(Brief A)
From the text on pending clarifications, retype the passage starting with "Our implementation of" and going on through "parameter is 300.", keeping every word and mark as it stands.
(Brief B)
In the text on pending clarifications, find every parameter that is given a numeric value, and list each one with its value.
(Brief C)
Proceed with the text on pending clarifications, picking up right after its last sentence.
Start of Extract to read
We call readers’ attention to the existence of significant aspects that are still pending clarification here.
While [Gridding](https://github.com/TILOS-AI-Institute/MacroPlacement/blob/main/CodeElements/Gridding/README.md) and
[Grouping](https://github.com/TILOS-AI-Institute/MacroPlacement/blob/main/CodeElements/Grouping/README.md) are hopefully well-understood,
we are still in the process of documenting and implementing such aspects as the following.
****Pending clarification #1: Is the output netlist from synthesis modified before it enters (hypergraph clustering and) placement?***
All methodologies that span synthesis and placement (of which we are aware) must make a fundamental decision with respect to the netlist that is produced by logic synthesis, as that netlist is passed on to placement: (A) delete buffers and inverters to avoid biasing the ensuing placement (spatial embedding) with the synthesis tool’s fanout clustering, or (B) leave these buffers and inverters in the netlist to maintain netlist area and electrical rules (load, fanout) sensibility. We do not yet know Google’s choice in this regard. Our experimental runscripts will therefore support both (A) and (B).
****Pending clarification #2: Are large nets ignored in hypergraph clustering (and hence placement)? If so, at what net size threshold?***
All hypergraph partitioning applications in physical design (of which we are aware) perform some kind of thresholding to ignore large hyperedges.
Our implementation of hypergraph clustering takes a parameter, *net_size_threshold*, and ignores all hyperedges of size greater
than or equal to *net_size_threshold*. The default value for this parameter is 300.
****Pending clarification #3: How does hMETIS with nparts = 500 and a nonempty .fix file create so many standard-cell clusters (soft macros)? What explains the variation in cluster area, given that hMETIS is run with UBfactor = 5?*** For example, the Ariane example data shown in Circuit Training’s [test_data](https://github.com/google-research/circuit_training/tree/main/circuit_training/environment/test_data/ariane) has 799 soft macros, although in practice Ariane synthesizes to only approximately (100K +/- 20K) standard cells along with its 133 hard macros. Furthermore, in the Circuit Training data, it is easy to see that all hard macros have identical dimensions 19.26(h) x 29.355(w), but that the 799 soft macros have dimensions in the range \[0.008 , 14.46\](h) x 10.18(w), implying areas that vary across a ~1500X range.
End of Extract to read
Start of Dataset content
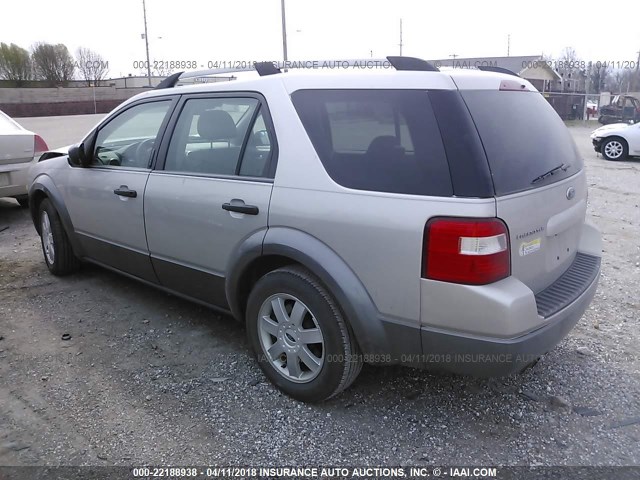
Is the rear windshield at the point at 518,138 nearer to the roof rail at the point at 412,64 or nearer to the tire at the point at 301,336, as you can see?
the roof rail at the point at 412,64

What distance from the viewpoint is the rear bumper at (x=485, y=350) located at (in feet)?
8.05

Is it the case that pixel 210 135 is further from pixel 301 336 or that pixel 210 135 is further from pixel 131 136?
pixel 301 336

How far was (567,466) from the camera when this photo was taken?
8.52 feet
End of Dataset content
(Your response A)
Our implementation of hypergraph clustering takes a parameter, *net_size_threshold*, and ignores all hyperedges of size greater
than or equal to *net_size_threshold*. The default value for this parameter is 300.

(Your response B)
net_size_threshold: 300 (default)
nparts: 500
UBfactor: 5

(Your response C)
## **III. Our Implementation of Hypergraph Clustering.**
Our implementation of hypergraph clustering takes the synthesized netlist and a .def file with placed IO ports as input,
then generates the clustered netlist (in lef/def format) using hMETIS (1998 binary).
In default mode, our implementation will also run RePlAce in GUI mode automatically to place the clustered netlist.
We implement the entire flow based on $ `\textcolor{blue}{ \text{ OpenROAD APIs} } `$.
**Please refer to the $ `\textcolor{blue}{ \text{ OpenROAD repo} } `$ for explanation of each Tcl command.**
We have provided the openroad exe in the utils dir. Please note that [The OpenROAD Project](https://github.com/the-openroad-project) does not
distribute any compiled binaries. While we build our implementation on top of the OpenROAD application, our effort is not associated with the OpenROAD project.
Input file: setup.tcl (you can follow the example to set up your own design)
Output_files: clusters.lef and clustered_netlist.def
Example commands: python generate_clustered_netlist.py ariane hmetis
You can use the command: python generate_clustered_netlist.py -h for other options
Note that the [example](https://github.com/TILOS-AI-Institute/MacroPlacement/tree/main/CodeElements/Clustering/design) that we provide is the ariane design implemented in NanGate45. The netlist is synthesized by Yosys, and the floorplan def is generated by OpenROAD.
## **Thanks**
We thank Google engineers for Q&A in a shared document, as well as live discussions on May 19, 2022, that explained the hypergraph clustering method used in Circuit Training. All errors of understanding and implementation are the authors'. We will rectify such errors as soon as possible after being made aware of them.